WORK ITEM
Write out all of these lines again, substituting "mountaineers" for every instance of "climbers" and keeping everything else unchanged. Leave the pictures out of your answer.

PROVIDED DATA START

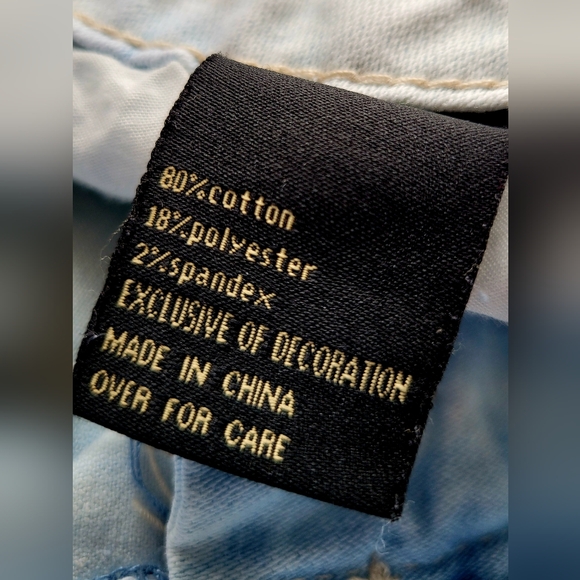 Suzanne Betro Women's Super High Rise Capri Jeans Tie Dye Light Blue Wash 22W - Picture 13 of 16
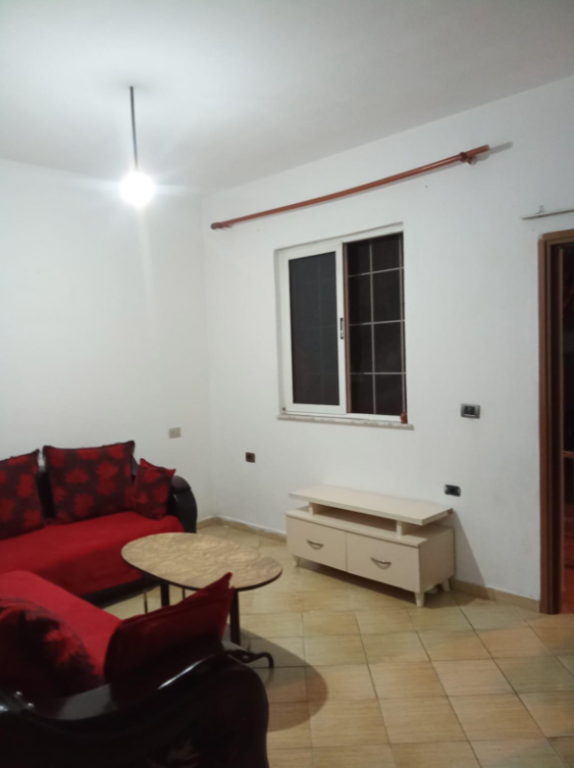 Qera | Shtëpi private 1 + 1 | Allias | 300 €/muaj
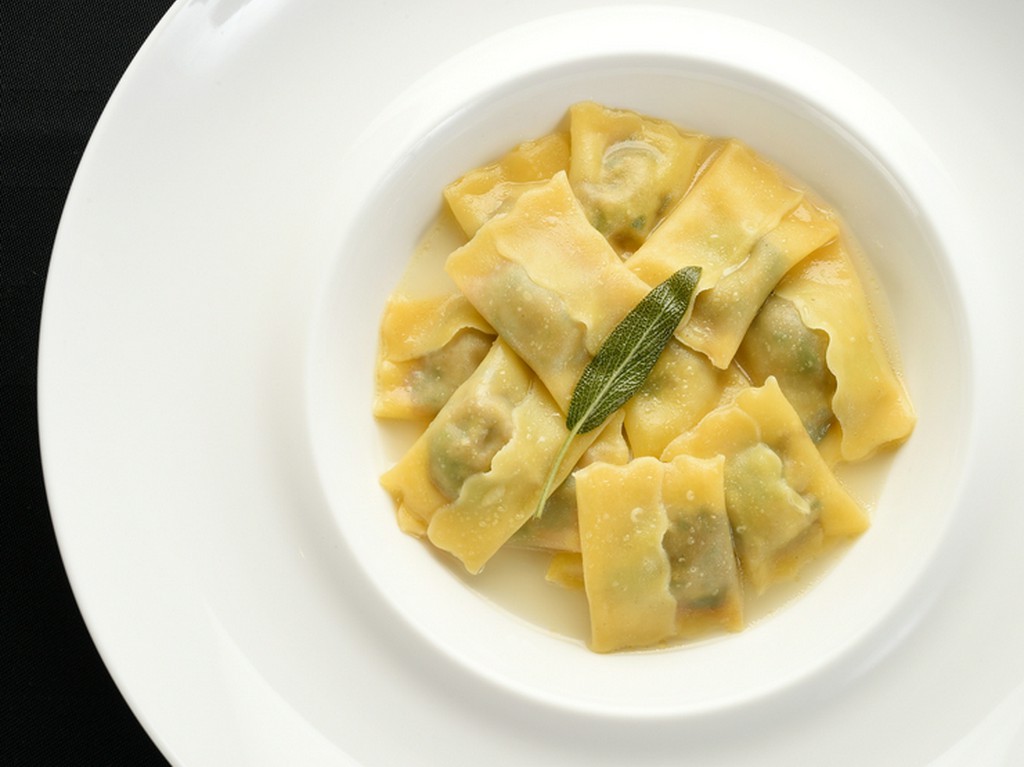 様々な詰めものが入った『アニョロッティ』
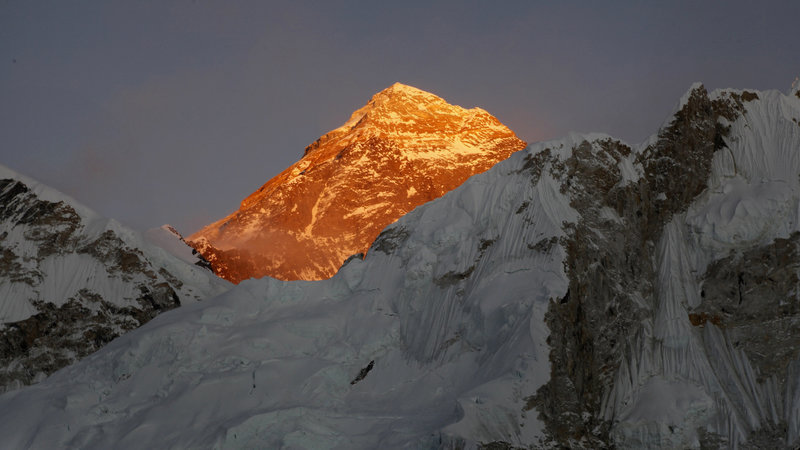 75 climbers reach top of Everest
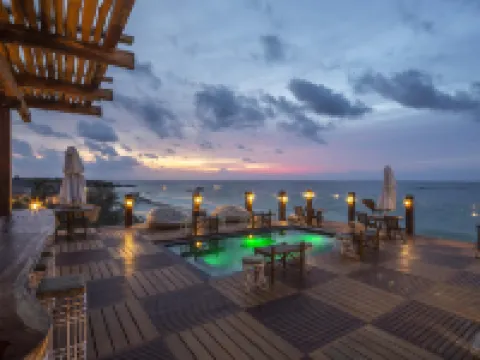 ホテリート アスル トゥルムのホテル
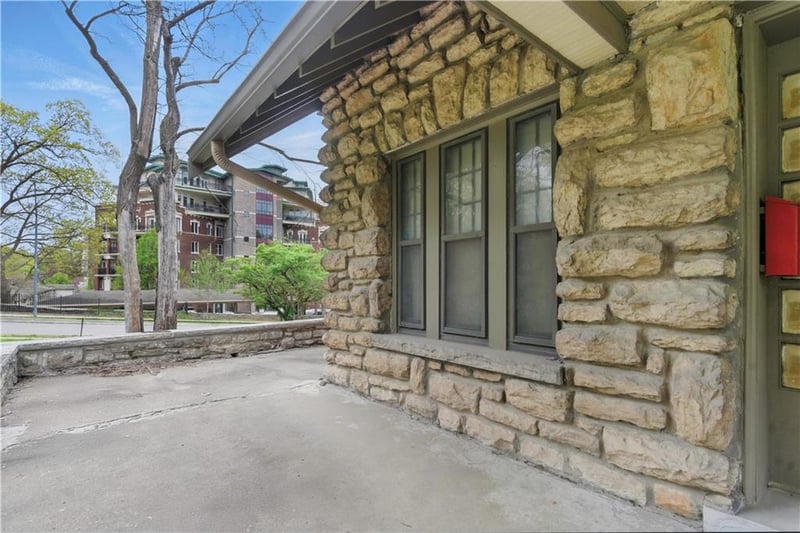 5334 Oak St, Kansas City, MO 64112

PROVIDED DATA END

EXERCISE SOLUTION
 Suzanne Betro Women's Super High Rise Capri Jeans Tie Dye Light Blue Wash 22W - Picture 13 of 16
 Qera | Shtëpi private 1 + 1 | Allias | 300 €/muaj
 様々な詰めものが入った『アニョロッティ』
 75 mountaineers reach top of Everest
 ホテリート アスル トゥルムのホテル
 5334 Oak St, Kansas City, MO 64112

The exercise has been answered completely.